- **What is required**
Emit the line that holds "Looking at the image, which of" and all lines following it through the end of the data, verbatim, and nothing else.
+++ Records provided
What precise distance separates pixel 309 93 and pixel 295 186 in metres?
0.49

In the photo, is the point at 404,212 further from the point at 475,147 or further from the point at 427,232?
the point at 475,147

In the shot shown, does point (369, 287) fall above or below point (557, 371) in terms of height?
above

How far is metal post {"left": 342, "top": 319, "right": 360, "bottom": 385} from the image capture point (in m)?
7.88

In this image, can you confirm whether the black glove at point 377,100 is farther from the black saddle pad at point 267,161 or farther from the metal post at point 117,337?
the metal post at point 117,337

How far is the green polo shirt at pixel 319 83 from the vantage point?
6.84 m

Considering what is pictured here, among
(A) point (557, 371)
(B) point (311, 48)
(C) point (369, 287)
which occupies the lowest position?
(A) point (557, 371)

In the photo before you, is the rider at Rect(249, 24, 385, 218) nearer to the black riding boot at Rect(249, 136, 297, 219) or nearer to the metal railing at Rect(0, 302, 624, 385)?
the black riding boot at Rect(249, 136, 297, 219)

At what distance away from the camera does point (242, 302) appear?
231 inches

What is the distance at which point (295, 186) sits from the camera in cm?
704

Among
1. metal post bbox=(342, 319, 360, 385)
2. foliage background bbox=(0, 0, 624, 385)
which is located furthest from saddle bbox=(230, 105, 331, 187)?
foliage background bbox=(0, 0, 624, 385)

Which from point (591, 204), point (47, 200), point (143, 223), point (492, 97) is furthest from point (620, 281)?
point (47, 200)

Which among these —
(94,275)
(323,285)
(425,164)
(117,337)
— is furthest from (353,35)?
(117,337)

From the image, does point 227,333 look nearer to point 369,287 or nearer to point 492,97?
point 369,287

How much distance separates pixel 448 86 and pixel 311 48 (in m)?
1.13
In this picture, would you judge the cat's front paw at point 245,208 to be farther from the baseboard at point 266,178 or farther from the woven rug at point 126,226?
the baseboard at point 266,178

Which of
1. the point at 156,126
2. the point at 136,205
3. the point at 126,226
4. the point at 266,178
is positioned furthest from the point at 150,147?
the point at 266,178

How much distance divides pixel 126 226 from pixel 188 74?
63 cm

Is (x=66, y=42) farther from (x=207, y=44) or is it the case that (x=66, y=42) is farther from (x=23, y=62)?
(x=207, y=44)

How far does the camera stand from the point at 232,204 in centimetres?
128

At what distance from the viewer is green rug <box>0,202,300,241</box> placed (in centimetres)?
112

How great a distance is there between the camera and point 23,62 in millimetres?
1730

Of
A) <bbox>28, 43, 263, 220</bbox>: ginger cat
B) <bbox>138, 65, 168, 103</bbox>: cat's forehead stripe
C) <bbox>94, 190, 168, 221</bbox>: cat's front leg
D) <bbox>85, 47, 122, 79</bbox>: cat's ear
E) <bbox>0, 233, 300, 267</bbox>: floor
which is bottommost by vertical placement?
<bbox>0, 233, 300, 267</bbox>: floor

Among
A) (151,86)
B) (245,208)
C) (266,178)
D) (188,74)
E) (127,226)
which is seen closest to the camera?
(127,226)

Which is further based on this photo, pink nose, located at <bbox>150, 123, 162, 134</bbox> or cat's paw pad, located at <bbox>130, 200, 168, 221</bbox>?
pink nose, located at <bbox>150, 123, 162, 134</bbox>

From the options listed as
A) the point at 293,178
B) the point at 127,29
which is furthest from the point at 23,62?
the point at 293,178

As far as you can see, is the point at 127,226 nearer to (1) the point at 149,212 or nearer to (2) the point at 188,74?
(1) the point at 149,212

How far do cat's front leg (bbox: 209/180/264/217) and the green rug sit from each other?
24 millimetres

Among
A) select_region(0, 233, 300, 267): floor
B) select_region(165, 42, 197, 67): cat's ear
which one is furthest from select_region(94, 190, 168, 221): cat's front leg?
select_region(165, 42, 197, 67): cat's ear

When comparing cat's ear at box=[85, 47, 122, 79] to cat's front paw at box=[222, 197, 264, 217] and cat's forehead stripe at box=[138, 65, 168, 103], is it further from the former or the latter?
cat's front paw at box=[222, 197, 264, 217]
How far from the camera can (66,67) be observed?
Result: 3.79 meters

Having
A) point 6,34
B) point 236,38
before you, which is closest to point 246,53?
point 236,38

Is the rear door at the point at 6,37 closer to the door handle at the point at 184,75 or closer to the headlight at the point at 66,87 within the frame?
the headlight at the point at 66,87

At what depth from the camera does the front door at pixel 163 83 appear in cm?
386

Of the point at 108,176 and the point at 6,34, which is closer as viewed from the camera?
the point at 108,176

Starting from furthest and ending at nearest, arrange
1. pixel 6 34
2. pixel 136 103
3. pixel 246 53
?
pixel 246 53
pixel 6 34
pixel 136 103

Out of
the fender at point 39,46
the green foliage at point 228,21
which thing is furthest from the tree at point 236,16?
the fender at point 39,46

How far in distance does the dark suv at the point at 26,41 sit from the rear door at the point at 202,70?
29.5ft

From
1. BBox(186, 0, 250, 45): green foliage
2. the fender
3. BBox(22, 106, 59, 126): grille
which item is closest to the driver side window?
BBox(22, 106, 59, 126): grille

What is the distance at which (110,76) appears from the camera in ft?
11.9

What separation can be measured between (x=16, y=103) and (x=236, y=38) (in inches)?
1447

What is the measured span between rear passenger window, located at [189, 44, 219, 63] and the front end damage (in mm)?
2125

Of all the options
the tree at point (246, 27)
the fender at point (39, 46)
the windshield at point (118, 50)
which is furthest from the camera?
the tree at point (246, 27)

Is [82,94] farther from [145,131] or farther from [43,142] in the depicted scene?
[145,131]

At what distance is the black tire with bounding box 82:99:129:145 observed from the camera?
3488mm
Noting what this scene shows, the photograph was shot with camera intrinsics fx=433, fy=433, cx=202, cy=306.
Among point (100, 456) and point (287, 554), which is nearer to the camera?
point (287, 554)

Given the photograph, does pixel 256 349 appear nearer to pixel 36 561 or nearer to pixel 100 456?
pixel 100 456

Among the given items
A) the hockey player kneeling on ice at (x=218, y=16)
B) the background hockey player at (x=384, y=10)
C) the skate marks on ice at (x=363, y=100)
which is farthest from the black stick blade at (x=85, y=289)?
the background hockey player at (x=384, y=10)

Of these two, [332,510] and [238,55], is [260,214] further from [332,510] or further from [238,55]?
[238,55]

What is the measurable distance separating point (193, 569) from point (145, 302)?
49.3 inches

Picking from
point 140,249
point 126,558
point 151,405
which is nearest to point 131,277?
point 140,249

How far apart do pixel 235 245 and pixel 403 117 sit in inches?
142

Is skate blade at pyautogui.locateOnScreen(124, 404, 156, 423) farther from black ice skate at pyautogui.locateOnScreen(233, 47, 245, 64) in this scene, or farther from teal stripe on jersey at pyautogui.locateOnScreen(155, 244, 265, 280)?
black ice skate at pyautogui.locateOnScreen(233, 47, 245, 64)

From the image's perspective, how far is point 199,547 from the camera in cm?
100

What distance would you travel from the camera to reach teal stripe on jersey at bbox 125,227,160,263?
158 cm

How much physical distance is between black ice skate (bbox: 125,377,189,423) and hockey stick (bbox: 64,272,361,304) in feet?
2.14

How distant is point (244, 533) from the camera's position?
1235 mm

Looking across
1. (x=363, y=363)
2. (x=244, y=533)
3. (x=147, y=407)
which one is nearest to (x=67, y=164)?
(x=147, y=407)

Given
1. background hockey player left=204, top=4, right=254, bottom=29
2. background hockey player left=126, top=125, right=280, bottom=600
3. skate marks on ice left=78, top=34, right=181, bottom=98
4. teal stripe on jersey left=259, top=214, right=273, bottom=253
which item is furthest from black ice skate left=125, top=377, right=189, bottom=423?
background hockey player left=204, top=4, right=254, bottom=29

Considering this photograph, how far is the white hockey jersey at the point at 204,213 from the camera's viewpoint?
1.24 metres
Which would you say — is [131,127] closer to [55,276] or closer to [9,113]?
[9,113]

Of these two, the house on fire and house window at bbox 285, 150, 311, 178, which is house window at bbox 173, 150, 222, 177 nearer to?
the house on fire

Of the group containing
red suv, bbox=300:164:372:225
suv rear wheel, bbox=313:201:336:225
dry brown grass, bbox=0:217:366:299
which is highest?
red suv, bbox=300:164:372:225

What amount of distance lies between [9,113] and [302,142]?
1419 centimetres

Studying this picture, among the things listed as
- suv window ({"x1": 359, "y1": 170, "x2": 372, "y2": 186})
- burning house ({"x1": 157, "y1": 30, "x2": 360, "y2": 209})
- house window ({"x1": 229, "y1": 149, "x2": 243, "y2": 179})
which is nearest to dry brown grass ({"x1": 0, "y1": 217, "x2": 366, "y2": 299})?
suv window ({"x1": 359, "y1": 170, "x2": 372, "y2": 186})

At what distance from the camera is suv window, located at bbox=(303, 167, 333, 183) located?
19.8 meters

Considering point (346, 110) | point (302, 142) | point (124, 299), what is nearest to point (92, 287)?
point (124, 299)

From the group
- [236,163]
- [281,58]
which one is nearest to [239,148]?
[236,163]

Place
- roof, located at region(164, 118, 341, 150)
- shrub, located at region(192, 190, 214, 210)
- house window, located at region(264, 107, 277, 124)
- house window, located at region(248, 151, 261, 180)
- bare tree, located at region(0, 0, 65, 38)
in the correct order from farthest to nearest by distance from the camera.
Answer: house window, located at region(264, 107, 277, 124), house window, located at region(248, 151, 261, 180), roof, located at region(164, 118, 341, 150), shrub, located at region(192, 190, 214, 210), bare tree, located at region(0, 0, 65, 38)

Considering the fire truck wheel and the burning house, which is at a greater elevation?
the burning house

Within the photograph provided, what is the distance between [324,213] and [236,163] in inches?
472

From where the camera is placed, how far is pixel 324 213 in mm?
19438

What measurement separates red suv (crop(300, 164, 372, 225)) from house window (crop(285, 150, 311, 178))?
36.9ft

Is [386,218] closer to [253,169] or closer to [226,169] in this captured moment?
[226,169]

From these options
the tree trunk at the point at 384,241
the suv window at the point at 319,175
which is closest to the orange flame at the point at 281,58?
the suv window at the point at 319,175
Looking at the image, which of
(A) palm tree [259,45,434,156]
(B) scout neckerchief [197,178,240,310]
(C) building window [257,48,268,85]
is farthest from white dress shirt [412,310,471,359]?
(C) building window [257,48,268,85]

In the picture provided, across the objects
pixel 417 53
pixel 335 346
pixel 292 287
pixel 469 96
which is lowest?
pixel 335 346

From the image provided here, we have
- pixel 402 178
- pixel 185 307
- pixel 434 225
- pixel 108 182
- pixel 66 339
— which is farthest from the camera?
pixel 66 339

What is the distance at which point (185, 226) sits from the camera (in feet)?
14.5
++++++
- **Answer**
Looking at the image, which of
(A) palm tree [259,45,434,156]
(B) scout neckerchief [197,178,240,310]
(C) building window [257,48,268,85]
is farthest from white dress shirt [412,310,471,359]?
(C) building window [257,48,268,85]

In the picture provided, across the objects
pixel 417 53
pixel 335 346
pixel 292 287
pixel 469 96
which is lowest?
pixel 335 346

From the image provided here, we have
- pixel 402 178
- pixel 185 307
- pixel 434 225
- pixel 108 182
- pixel 66 339
— which is farthest from the camera?
pixel 66 339

What is the distance at which point (185, 226) sits from the camera (in feet)?
14.5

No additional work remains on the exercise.